The curriculum would vary by grade level. For students in kindergarten through third grade instruction would focus on social and emotional learning, and understanding inappropriate touching and safety.

For students in grades four through twelve, it would cover a range of topics, including choosing healthy behaviors and relationships, health care and prevention resources, the development of meaningful relationships and avoidance of exploitative relationships and affirmative consent. 

Parents would be able to choose to exclude their students from sexual health education. 

Public schools would be required to provide this education in grades six through twelve beginning in the 2021-22 school year. Then all grades would need to receive the instruction by the 2022-23 school year. 

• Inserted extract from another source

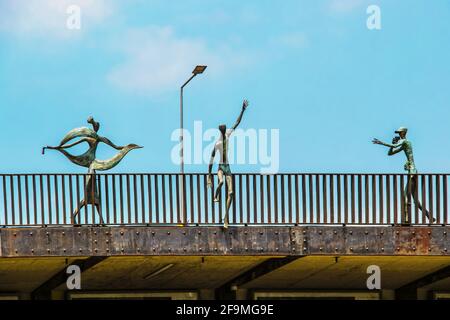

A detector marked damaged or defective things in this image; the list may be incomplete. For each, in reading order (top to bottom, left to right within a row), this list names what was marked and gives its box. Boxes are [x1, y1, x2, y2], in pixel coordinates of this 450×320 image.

rusted metal girder [0, 225, 448, 258]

There would also be a requirement for how often students must receive the instruction. 

School districts would need to provide comprehensive sexual health education at least once to students in kindergarten through third grade, once to students in grades four through five, twice to students in grades six through eight, and twice to students in grades nine through twelve. 

Referendum 90 was originally Senate Bill 5395, which was passed by the Legislature and signed by Gov. Jay Inslee in March. But it did not go into law because opponents gathered enough signatures to get the bill on the November ballot. 

Opponents argue the measure goes too far when it comes to teaching younger students about sex. They also say the measure would mean parents and local elected representatives would have little input in determining how they want their kids to be taught. 

Supporters of the measure say it's a needed curriculum to help students, especially younger students, understand how to respect personal boundaries, ask for consent, and learn how to say and receive a "no." They also say the instruction will help give students experiencing abuse the needed tools to seek help.